* DIRECTIONS:
In the text below about the White Friday event, what will the whole £5 ticket price go toward buying?

* TEXT TO READ:
______

Although we try to offer an alternative understanding and model of consumption all year round, we decided that this year we wanted to explicitly challenge some of the implicit messages behind Black Friday by creating an event that highlights the role of the producer and the potential impact of our consumer choices.

‘White Friday’ will take place on Black Friday, 27 November 2015, 6-8.30pm at Just Fair Trade.

As we plough headlong into the orgy of consumption that Christmas has become this event is an opportunity to take a breath and consider how we might approach things differently this year. Through videos and short presentations you’ll hear stories of lives changed by fair trade, and of children who are being inspired to support communities they’ll probably never visit. We’ll be…

The whole of your £5 ticket price will go towards buying a rotavator for a rice farmers’ cooperative in Malawi, and you’ll also have the opportunity to buy brilliant rice and spice packs put together by Y5&6 pupils from Avenue Primary School as part of their 90kg Rice Challenge Week back in October – the money raised from these will also go directly to the rotavator fund.

Over the last few years, the team at Just Fair Trade have had the privilege of meeting a number of different producers. Comfort, a cocoa grower and member of the Kuapa Kokoo co-operative at the heart of Divine Chocolate, visited us during Fairtrade Fortnight 2012 and was able to share some of her experiences with customers and school students during her stay.

In February 2014, Just founder Sarah and shop manager Kerry travelled to Rwanda to visit Cards From Africa, a small company providing dignified and creative employment for young adults whose lives have been shattered by the dual horrors of the 1994 genocide and the African AIDS crisis. Both Sarah and Kerry found this experience transformational, and their insights and experiences have had a lasting impact on the whole of Just Fair Trade.

______

* SUPPLIED DATA:
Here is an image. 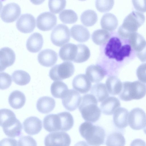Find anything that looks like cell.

______

* SOLUTION BELOW:
A rotavator for a rice farmers' cooperative in Malawi.